Sri Lanka war refugees emerge to uncertain future

RIDITHENNA, Sri Lanka, Dec 20 (Reuters)

  • Some balancing bags on their heads, others with infants clamped to their breasts, all drenched to the bone, hundreds of Tamil refugees emerge from jungle in pouring rain at this transit camp in Sri Lanka's volatile east.

Many have trekked for days, even swum across rivers, to flee a coastal strip of Tamil Tiger-held territory spanning the conflict-battered districts of Trincomalee and Batticaloa to escape the crossfire of a deadly new chapter in the island's two-decade civil war.

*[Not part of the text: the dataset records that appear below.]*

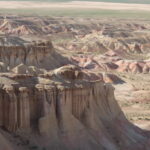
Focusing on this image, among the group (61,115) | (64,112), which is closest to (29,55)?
(64,112)

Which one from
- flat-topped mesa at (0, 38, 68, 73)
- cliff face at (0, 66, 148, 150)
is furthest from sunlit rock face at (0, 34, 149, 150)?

Some say the Tigers -- accused by the military of using civilians as human shields -- tried to stop them leaving the rebel-held town of Vakarai around 15 miles (25 km) to the north. Most say they left because of army shelling that killed dozens.

All look to an uncertain future.

"Not a moment of our lives was free of shelling," said 18-year-old Rajendran Krishnakumar, who should have been sitting his A-level exams, as the army sporadically shelled the rebels from nearby. "There are bodies lying around in Vakarai, all the houses have been destroyed. It is a war environment."

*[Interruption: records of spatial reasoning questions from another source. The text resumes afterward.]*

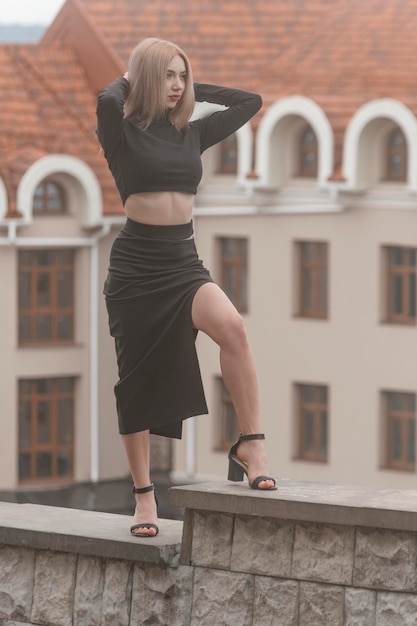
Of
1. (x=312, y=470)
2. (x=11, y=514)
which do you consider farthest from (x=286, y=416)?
(x=11, y=514)

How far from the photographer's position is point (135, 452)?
1569 cm

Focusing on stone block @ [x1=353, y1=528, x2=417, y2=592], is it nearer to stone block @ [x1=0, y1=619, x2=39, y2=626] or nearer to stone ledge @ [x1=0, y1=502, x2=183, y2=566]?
stone ledge @ [x1=0, y1=502, x2=183, y2=566]

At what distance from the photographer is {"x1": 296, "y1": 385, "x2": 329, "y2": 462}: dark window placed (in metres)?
52.3

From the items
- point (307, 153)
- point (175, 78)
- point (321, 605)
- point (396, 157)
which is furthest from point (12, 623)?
point (307, 153)

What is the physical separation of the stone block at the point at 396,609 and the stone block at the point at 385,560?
0.05 meters

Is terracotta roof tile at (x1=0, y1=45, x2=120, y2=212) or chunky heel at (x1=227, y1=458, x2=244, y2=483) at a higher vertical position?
terracotta roof tile at (x1=0, y1=45, x2=120, y2=212)

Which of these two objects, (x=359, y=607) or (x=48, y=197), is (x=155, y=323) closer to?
(x=359, y=607)

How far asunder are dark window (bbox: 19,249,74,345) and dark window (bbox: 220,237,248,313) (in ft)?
11.7

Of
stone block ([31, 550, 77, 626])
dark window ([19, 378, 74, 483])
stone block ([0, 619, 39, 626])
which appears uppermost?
stone block ([31, 550, 77, 626])

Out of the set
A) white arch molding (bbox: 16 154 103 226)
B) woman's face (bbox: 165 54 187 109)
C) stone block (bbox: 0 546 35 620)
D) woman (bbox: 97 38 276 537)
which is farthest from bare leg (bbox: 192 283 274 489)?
white arch molding (bbox: 16 154 103 226)

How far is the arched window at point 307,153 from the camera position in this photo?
52500 mm

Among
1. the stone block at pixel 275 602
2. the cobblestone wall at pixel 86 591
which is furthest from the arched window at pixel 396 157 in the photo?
the stone block at pixel 275 602

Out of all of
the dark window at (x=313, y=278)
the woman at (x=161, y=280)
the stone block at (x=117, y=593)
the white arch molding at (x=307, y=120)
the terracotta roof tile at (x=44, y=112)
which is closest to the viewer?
the woman at (x=161, y=280)

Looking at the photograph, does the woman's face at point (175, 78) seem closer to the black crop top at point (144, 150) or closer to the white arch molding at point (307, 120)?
the black crop top at point (144, 150)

He said an army shell killed his 16-year-old brother in November.

"I was in an educational environment, where we had all laid our future on study," he added, beads of rain on his thick black hair and mud caked on his sarong. "For seven months I have missed school and have been moving from place to place. Today we have lost all hope."

SEARCHED FOR INFILTRATORS

Arriving refugees are marshalled by troops with assault rifles into a school in the tiny village of Ridithenna, where they shelter in classrooms and under awnings until they are checked from head to toe by the military -- who worry Tiger infiltrators are among them.

Some have managed to salvage a few possessions: a few clothes, pots and pans, even a bicycle. Many arrive barefoot, with nothing more than the clothes on their backs.

"I left Vakarai in total fear, said 26-year-old Malini Kalidhasan, sodden and shivering, her soaked dress clinging tight to her body and pools of red, muddy monsoon rainwater welling around her bare feet. "We don't know who to blame. We were being shelled, so we left. We could not live there."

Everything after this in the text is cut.